SEER*Stat/DevCan Importing Tutorials
The following information and exercises will teach you how to:
- prepare cancer incidence and mortality data using SEER*Stat, and
- import it into DevCan for analysis.
These instructions assume that you have SEER*Stat installed, and are familiar with how to use it. If you do not know how to perform SEER*Stat tasks such as building selection statements or creating user-defined variables, you should work through the SEER*Stat tutorials before starting these exercises.
This page provides general instructions for the process of preparing data in SEER*Stat and importing it into DevCan. To work through specific examples, see the exercises.
How to Import SEER*Stat Incidence and Mortality Data into DevCan
- Open two new Rate sessions in SEER*Stat.
- Select an Incidence database in one session, and a Mortality database in the other. Be sure to choose databases with the same submission year, and which both cover the time period for which you want statistics.
- In both sessions, select Rates (Crude) for your type of statistic.

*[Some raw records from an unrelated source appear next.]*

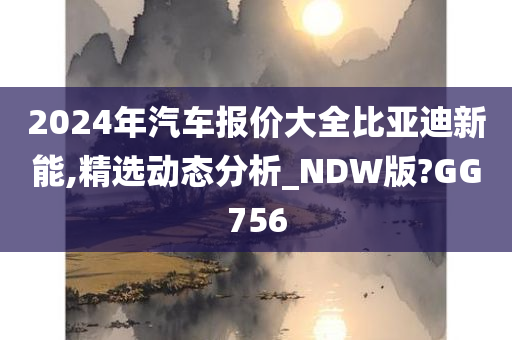 2024年汽车报价大全比亚迪新能,精选动态分析_NDW版?GG756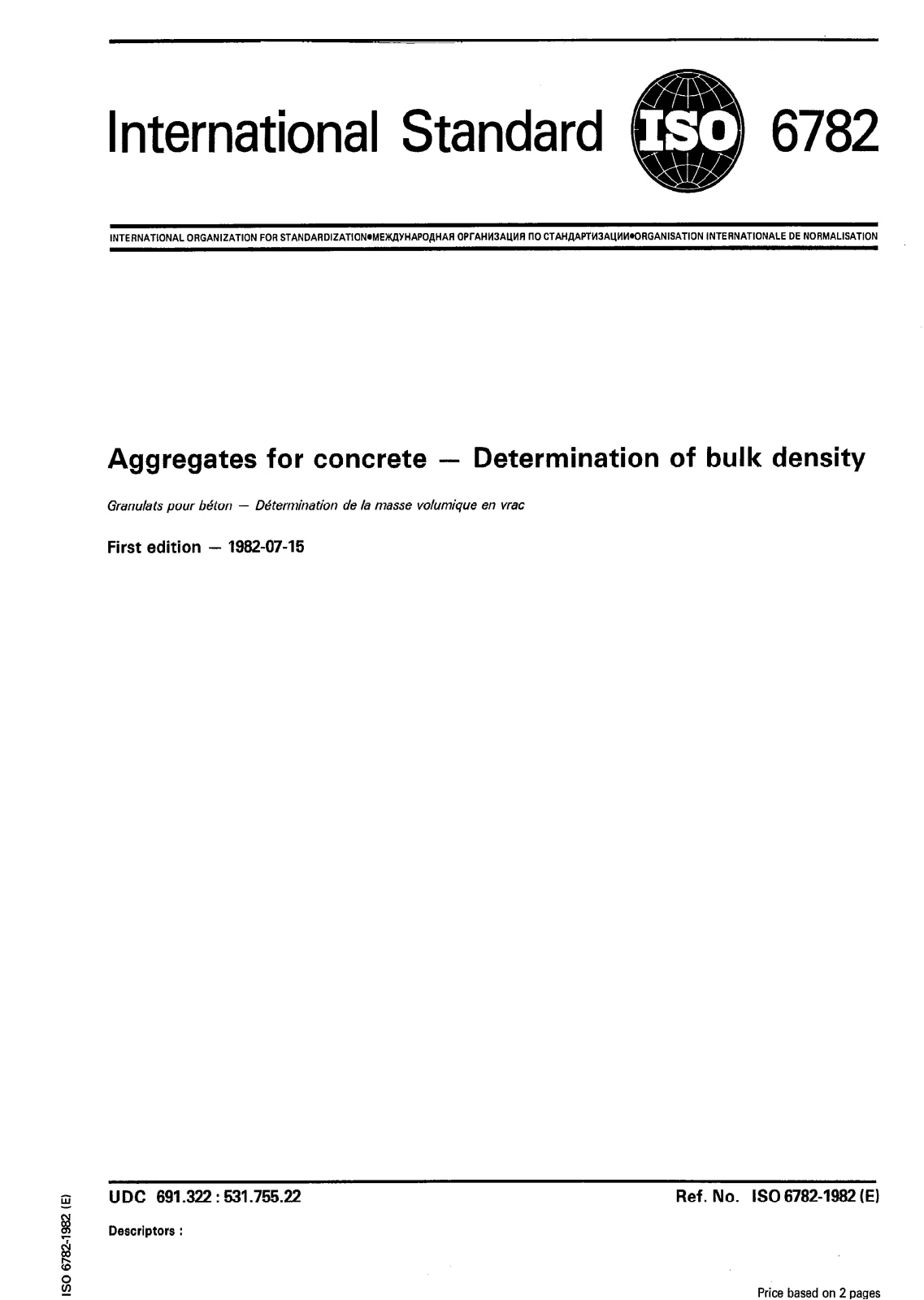 International Standard ISO 6782

INTERNATIONAL ORGANIZATION FOR STANDARDIZATION•МЕЖДУНАРОДНАЯ ОРГАНИЗАЦИЯ ПО СТАНДАРТИЗАЦИИ•ORGANISATION INTERNATIONALE DE NORMALISATION

Aggregates for concrete — Determination of bulk density

Granulats pour béton — Détermination de la masse volumique en vrac

First edition — 1982-07-15

UDC 691.322 : 531.755.22

Ref. No. ISO 6782-1982 (E)

Descriptors :

ISO 6782-1982 (E)

Price based on 2 pages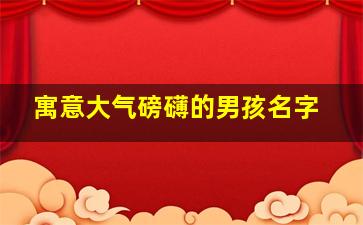 寓意大气磅礴的男孩名字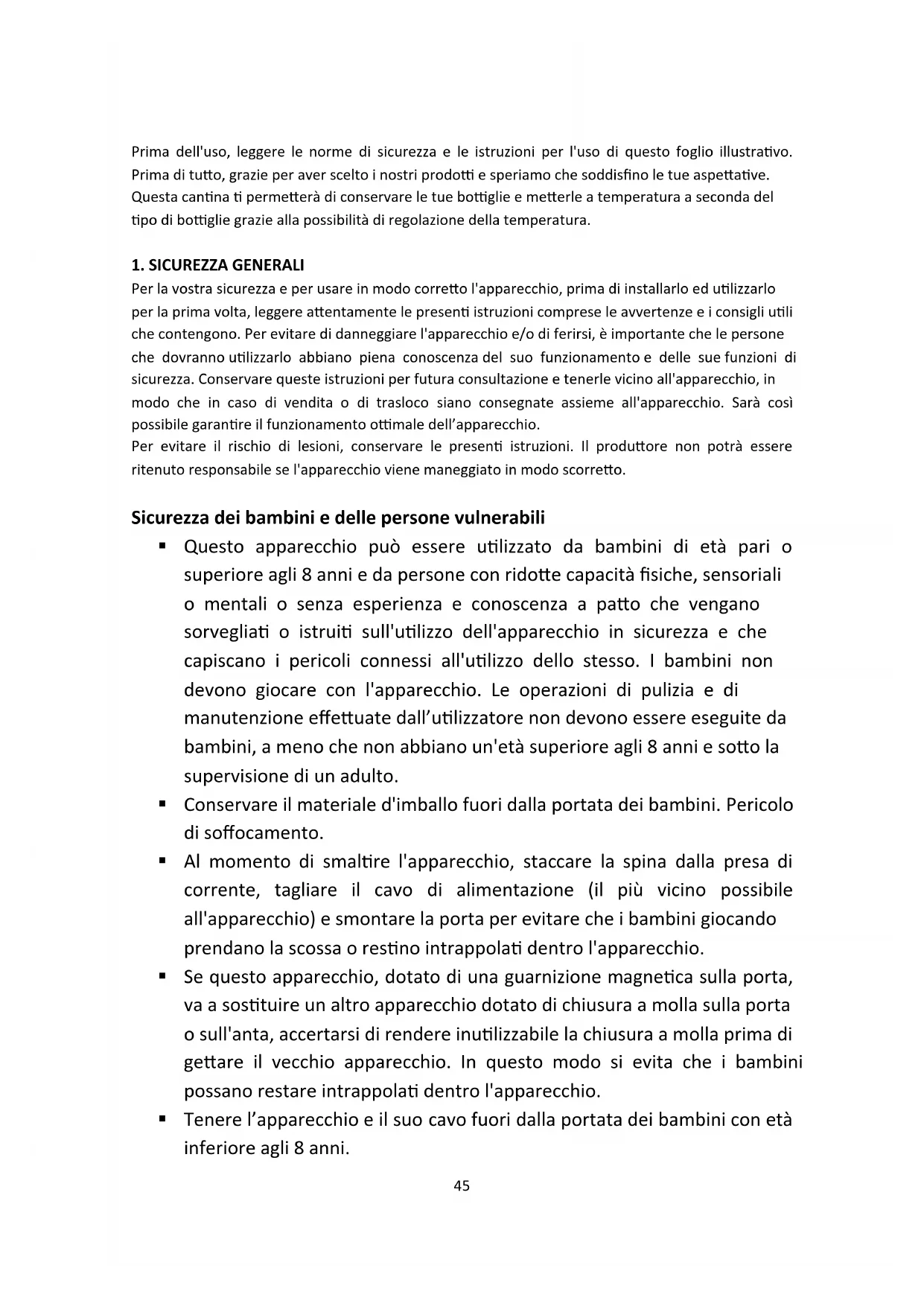 Prima dell'uso, leggere le norme di sicurezza e le istruzioni per l'uso di questo foglio illustrativo. Prima di tutto, grazie per aver scelto i nostri prodotti e speriamo che soddisfino le tue aspettative. Questa cantina ti permetterà di conservare le tue bottiglie e metterle a temperatura a seconda del tipo di bottiglie grazie alla possibilità di regolazione della temperatura.

1. SICUREZZA GENERALI
Per la vostra sicurezza e per usare in modo corretto l'apparecchio, prima di installarlo ed utilizzarlo per la prima volta, leggere attentamente le presenti istruzioni comprese le avvertenze e i consigli utili che contengono. Per evitare di danneggiare l'apparecchio e/o di ferirsi, è importante che le persone che dovranno utilizzarlo abbiano piena conoscenza del suo funzionamento e delle sue funzioni di sicurezza. Conservare queste istruzioni per futura consultazione e tenerle vicino all'apparecchio, in modo che in caso di vendita o di trasloco siano consegnate assieme all'apparecchio. Sarà così possibile garantire il funzionamento ottimale dell'apparecchio.
Per evitare il rischio di lesioni, conservare le presenti istruzioni. Il produttore non potrà essere ritenuto responsabile se l'apparecchio viene maneggiato in modo scorretto.

Sicurezza dei bambini e delle persone vulnerabili
▪ Questo apparecchio può essere utilizzato da bambini di età pari o superiore agli 8 anni e da persone con ridotte capacità fisiche, sensoriali o mentali o senza esperienza e conoscenza a patto che vengano sorvegliati o istruiti sull'utilizzo dell'apparecchio in sicurezza e che capiscano i pericoli connessi all'utilizzo dello stesso. I bambini non devono giocare con l'apparecchio. Le operazioni di pulizia e di manutenzione effettuate dall'utilizzatore non devono essere eseguite da bambini, a meno che non abbiano un'età superiore agli 8 anni e sotto la supervisione di un adulto.
▪ Conservare il materiale d'imballo fuori dalla portata dei bambini. Pericolo di soffocamento.
▪ Al momento di smaltire l'apparecchio, staccare la spina dalla presa di corrente, tagliare il cavo di alimentazione (il più vicino possibile all'apparecchio) e smontare la porta per evitare che i bambini giocando prendano la scossa o restino intrappolati dentro l'apparecchio.
▪ Se questo apparecchio, dotato di una guarnizione magnetica sulla porta, va a sostituire un altro apparecchio dotato di chiusura a molla sulla porta o sull'anta, accertarsi di rendere inutilizzabile la chiusura a molla prima di gettare il vecchio apparecchio. In questo modo si evita che i bambini possano restare intrappolati dentro l'apparecchio.
▪ Tenere l'apparecchio e il suo cavo fuori dalla portata dei bambini con età inferiore agli 8 anni.

45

- Define selection criteria in each session according to your interest. Because the SEER incidence databases only contain data for the geographical areas covered by the SEER registries, while the US Mortality databases contain data for the entire United States, it is recommended that you define appropriate geographical selection criteria if you are using the SEER incidence databases.
- When you edit the Incidence session, it is important that you construct your selection statement so that it will find only one tumor of each kind per person. You are interested in what percentage of the population has had a particular type of cancer, not in how many tumors anyone has had. (This is not an issue when you are working with a mortality database, because a mortality database can only have one record per person.) If you are working with only one cancer site, do this by marking the Select Only the First Matching Record for Each Person box on the Selection tab. Multiple cancer sites are more complex; see Exercise 2 for details.
- On each session's Table tab, choose the variables by which you would like your matrix to be organized.
- You must choose corresponding variables (for example, "Age at Diagnosis" and "Age at Death", or "Site Recode" and "Cause of Death") and put them in the same places (i.e., in the same order from top to bottom on the Table tab) in both sessions.
- In order to provide DevCan with the necessary data in the correct format, you must make the population-defining age variable the last variable listed (usually, the last Column variable).
- In addition, the first age in the data must be 0, and the first characters of the name of each age group must be the numeric representation of that group's starting age. (e.g, a grouping named "00-04" is acceptable, but "Ages 00-04" is not). DevCan will not allow the data to be imported if these conditions are not met. Please note: if you are using the "Age Recode with <1 year olds" variable in the SEER databases, you will need to create a user defined copy of this variable without the "Unknown" age group.
- Do not choose any variables that define the tumor itself. You have already ensured that your results will include only one tumor per person, and you do not want to risk excluding any of those tumors from the table. However, it is safe to choose variables that define the person, such as those in the first two categories ("Age at Diagnosis" and "Race, Sex, Year Dx" for Incidence databases, and "Age at Death" and "Race, Sex, Year Dth, State, Cnty, Reg" for Mortality databases).
- On each session's Output tab, set Display Rates as Cases Per to "100,000". Title your matrix and adjust the other settings according to your preference.
- Execute both sessions and save the matrices. These are the Incidence of Cancer and Cancer Mortality matrices.
- In the Mortality session, go to the Selection and Table tabs and remove all search criteria or variables which specify the particular cancer site(s). Execute the session again and save the matrix under a different name. This is the All Causes of Mortality matrix.
- Export the matrices with the following settings:
- Output Variables as: Numeric Representation
- Line Delimiter: DOS/Windows (CR/LF)
- Missing Character: Space
- Field Delimiter: Tab
- Check the boxes to Remove All Thousands Separators (Commas) and Remove Flags (Footnote), Prefix and Suffix Characters. Leave the other checkboxes unmarked.
- In DevCan, open the Database menu and select Import SEER*Stat Data.
- Use the Browse buttons next to each field to locate the appropriate exported SEER*Stat ".dic" files, then Execute the task.
- When prompted, enter a new database name in which to save this data. You can use this name later to retrieve the data you are importing.
- You may receive warning messages at this point, particularly if you are importing data on multiple cancer sites. Check that the warning messages do not say anything unexpected before you proceed.
- Select your desired values for the listed variables, and use the drop-down list on the toolbar to select how the statistics should be displayed.
- Execute the session. The results are displayed in the area at the bottom of the screen.
- You can Save and/or Print these reports as desired.
Mortality Data Only
If you want to create a database with only mortality information, you can omit the incidence data. In that case, ignore the instructions that pertain to the Incidence of Cancer database, but set up the Cancer Mortality and All Causes of Mortality databases as directed. When importing the data into DevCan, you need not enter anything in the Incidence Dictionary File field.